Felsefe danışmanlığı kısa bir süre sonra geçecek bir moda değildir; uzun süren, pahalı olan ve yan etkiler nedeniyle vücudumuzu olumsuz etkileyen ilaçlarla birlikte ilerleyen psikolojik tedavi görse de depresyon üstüne depresyon geçiren insanlarda bile çok iyi sonuçlar veren bir çalışmadır.
Felsefe danışmanları, onlardan yardım isteyen kişilerin doğru cevabı bulabilmesi için doğru soruyu sormalarını sağlar. Bunu yaparken de hastanın karakterine ve eğitimine en uygun filozoftan yardım alırlar. Bu danışmanların en büyük farklılıklarından biri geçmişten sakınıp şimdiye ve geleceğe odaklanmaya çalışmalarıdır. Felsefe bazlı terapilerin başka bir avantajı da psikolojik tedaviden farklı olarak çoğunlukla kısa sürmesidir ancak sonsuza dek sürecek etkiler bırakacağı unutulmamalıdır.
Maalesef, her şeyin yaftalandığı bir dünyada yaşıyoruz. Her şeyin sendromu var. Olmayan rahatsızlıklara bile isim veriliyor. Felsefe danışmanları bu eğilime karşı savaş açmıştır. Olmadık yerlerde akıl hastalıkları görmeyi reddetmektedirler. Hasta olmayan bir insana asla antidepresan verilmemelidir. Hiçbir ilaç, insanın kendisini tanımasını sağlayamaz, hedeflerine ulaşmasını veya etrafındakiler tarafından anlaşılmasını da mümkün kılamaz.
Lou Marinoff Prozac’ı Bırak, Platon’a bak’ta depresyonun dört muhtemel sebebinden bahsediyor:
-
Beyinde yanlış giden bir şey, genetik bir durum.
Bu durumda hasta elbette tıbbi tedavi görmelidir. Muhtemelen ilaç tedavisi gerekecektir.
-
Uyuşturucu ve içki gibi kötü alışkanlıklar.
-
Aşılamayan bir çocukluk travması
-
Büyük bir hayal kırıklığı
İlk iki durumda, hastalar kendilerini doktorların eline bırakmalıdır. Çünkü ilaç tedavisine ihtiyaç duyacaklardır. Sonraki iki durum daha farklı olabilir. Sorun çözümlenmemiş bir geçmişse psikolog ilaçlardan çok daha etkili olabilir. Bu durumlarda terapi çok daha iyi sonuç verir. İşinde aşağılanan veya ilişkisinde aldatılan insanlar için çare ilaç tedavisi olamaz, bu kriz anlarını konuşarak atlatmak için felsefe terapisi doğru bir seçim olacaktır.
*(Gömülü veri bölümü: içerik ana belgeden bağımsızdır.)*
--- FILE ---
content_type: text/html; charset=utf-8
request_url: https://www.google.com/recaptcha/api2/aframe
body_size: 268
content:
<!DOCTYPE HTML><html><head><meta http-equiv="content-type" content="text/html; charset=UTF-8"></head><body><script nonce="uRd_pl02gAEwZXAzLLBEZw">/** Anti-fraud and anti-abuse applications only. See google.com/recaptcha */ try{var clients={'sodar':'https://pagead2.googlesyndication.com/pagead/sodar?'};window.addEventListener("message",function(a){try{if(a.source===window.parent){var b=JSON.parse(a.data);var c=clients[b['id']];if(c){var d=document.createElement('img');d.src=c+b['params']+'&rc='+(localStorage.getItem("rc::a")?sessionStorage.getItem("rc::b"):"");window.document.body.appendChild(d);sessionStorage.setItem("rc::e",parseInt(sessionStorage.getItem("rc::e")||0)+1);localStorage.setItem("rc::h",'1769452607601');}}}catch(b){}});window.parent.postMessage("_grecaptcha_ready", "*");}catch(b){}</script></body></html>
İlaçların çoğu zaman çözüm olmadığını düşünüyoruz. Çözüm olduklarında bile ilaçların etkisindeki insanlar kendileri gibi olamadıklarını hissederler. Burada başka bir soru su yüzüne çıkar: “ben aslında kimim?” bu da felsefi bir sorudur.
Lou Marinoff kitabında PEACE sürecinden bahseder: problem (problem), emotion (duygu), analysis (analiz), comtemplation (değerlendirme), equilibrium (huzur).
Hepsinden önce problemi tanımlamak gerekir, sonra söz konusu problemin bizde yarattığı duyguların ne olduğunu anlamak gerekir. Üçüncü olarak, bu problemleri çözümlemek için gerekli seçenekleri düşünmek lazımdır. Dördüncü aşamada amaç, daha geniş bir bakış açısı kazanmaktır, konuya dair evrensel bir vizyon edindikten sonra beşinci aşamaya; yani iç dengenin sağlandığı huzura geçilebilir. Problemi tanımlayıp sebep olduğu duyguları anladıktan sonra seçeneklerimizi bilerek ve konuyu daha geniş bir bakış açısıyla değerlendirerek en uygun kararı almaya hazır hale gelmişizdir.”